Ada web development

Almost the very first step of my Ada journey was to find a web framework for it.

Ada is a general purpose programming language, even though often it's not seen as one. "Aviation industry language" is common association, or just something that runs in embedded space (and especially embedded stuff in space industry).

Since everything is on Internet these days, it's quite natural to set the interface through the web. My default toolbox for it in Scala world is Lift. Would be wonderful to find a similar framework which would follow Lift's "View First" ideology. But at this stage, I'm happy to settle with any tooling I can find.
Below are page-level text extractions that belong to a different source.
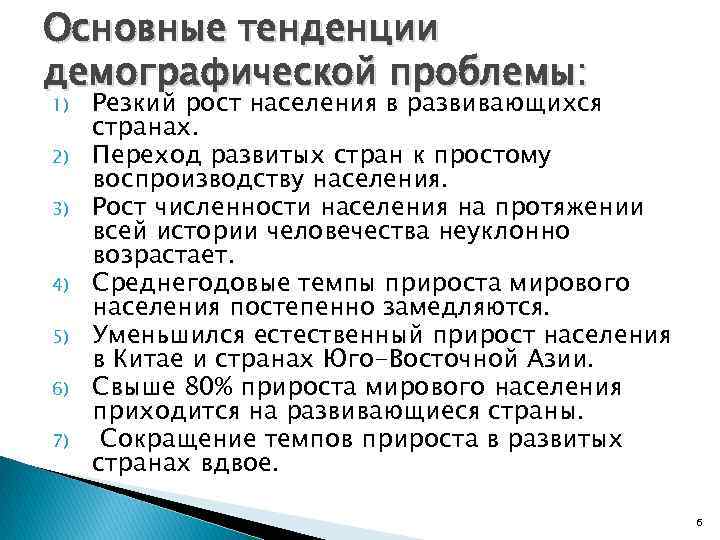 Основные тенденции демографической проблемы:

1) Резкий рост населения в развивающихся странах.
2) Переход развитых стран к простому воспроизводству населения.
3) Рост численности населения на протяжении всей истории человечества неуклонно возрастает.
4) Среднегодовые темпы прироста мирового населения постепенно замедляются.
5) Уменьшился естественный прирост населения в Китае и странах Юго-Восточной Азии.
6) Свыше 80% прироста мирового населения приходится на развивающиеся страны.
7) Сокращение темпов прироста в развитых странах вдвое.

6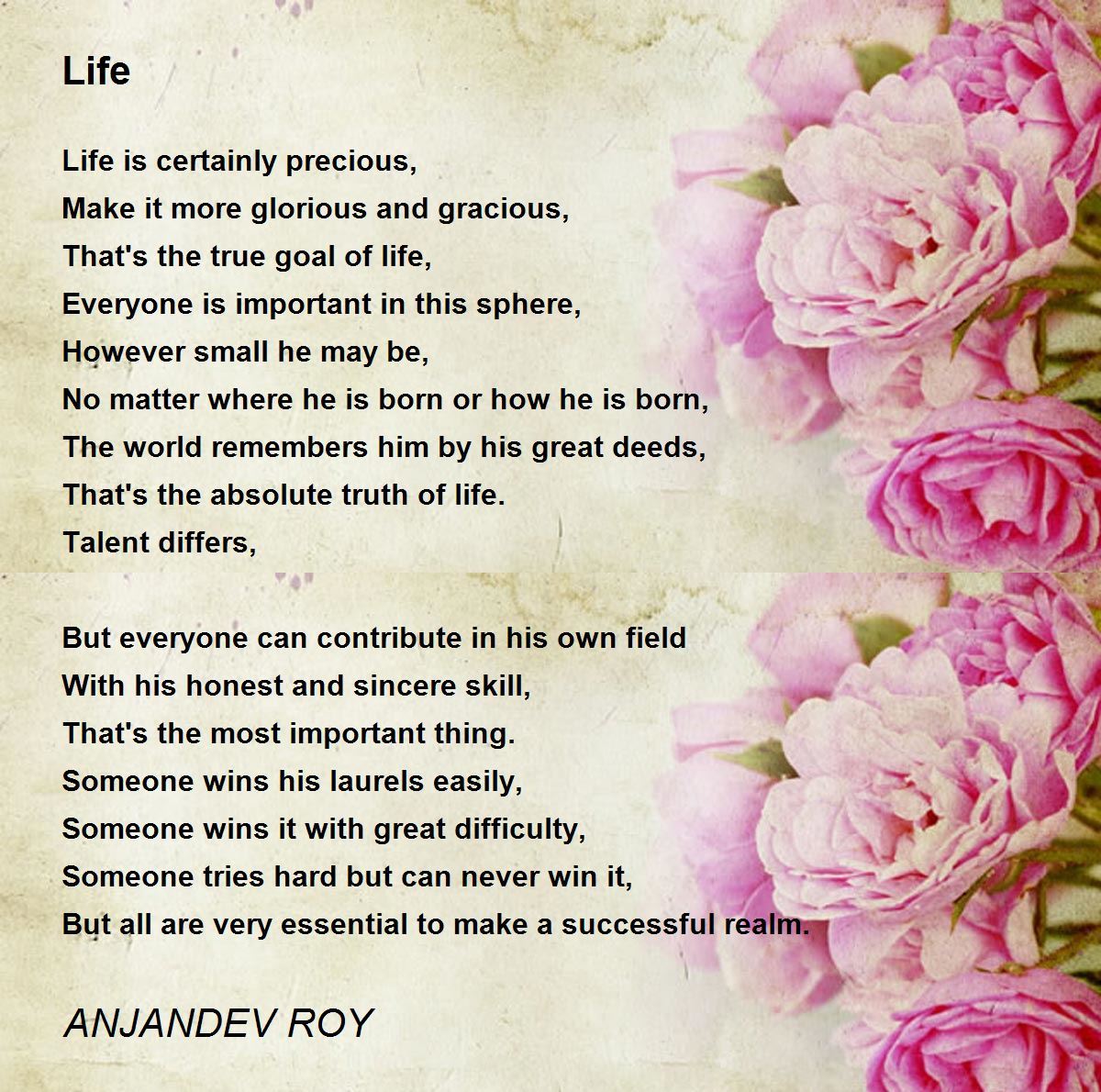 Life

Life is certainly precious,
Make it more glorious and gracious,
That's the true goal of life,
Everyone is important in this sphere,
However small he may be,
No matter where he is born or how he is born,
The world remembers him by his great deeds,
That's the absolute truth of life.
Talent differs,

But everyone can contribute in his own field
With his honest and sincere skill,
That's the most important thing.
Someone wins his laurels easily,
Someone wins it with great difficulty,
Someone tries hard but can never win it,
But all are very essential to make a successful realm.

ANJANDEV ROY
JVM world and other popular language ecosystems are almost polluted by different web frameworks. Ada isn't so popular and there's much less to pick from. But I was positively surprised to find a couple of interesting projects.

AWS

No, not The Amazon thingie. Here AWS would stand for Ada Web Server. It is maintained by AdaCore. AWS is a library which can be used to turn your application into a web server. It includes quite much of the functionality you'd expect for a web framework, including, but not limited to:
  • URL based dispatching,
  • Templating,
  • Session handling and
  • Ajax support.
You can also make a SOAP / WSDL interface for your service. What is really cool, is that your basic web app server will chop just a few hundred kilobytes of memory to begin with. Very nice if you have limited resources, since just the warming up of  the JVM would require at least some 64 Mb of memory.

Gnoga

The Gnoga way of doing things is an interesting one. "It's... different", I would say. But different can be good, just like with Lift that I like so much.

With Gnoga, you build your app in a similar way you'd do with a native GUI toolkit, like GTK, but the view is served through HTML5. I believe the main idea is to render the UI elements through a websocket connection between the browser and the server. Any user interaction with the view will go through the websocket to the server and handled by controllers, and any modification to the view by the server will go back through the websocket connection to the browser, and the user will see the change instantly. No separate HTTP requests will be done.

I haven't dug into deeper yet, but I believe there's also some ways to make a mix of traditional web page and a websocket enabled interactive parts. Gnoga also promises other goodies. From the tooling page:

  • Native Gtk Front end for desktop
  • Native Mac OS X applications that can be submitted to the App Store
Gnoga executable will be also small, with small memory footprint, at least by judging from the demos I have tried.

So there are possibilities for relatively easy web development with Ada. I'm not sure how production ready Gnoga would be, I have to learn a bit more, but AWS seems to be on solid ground at least.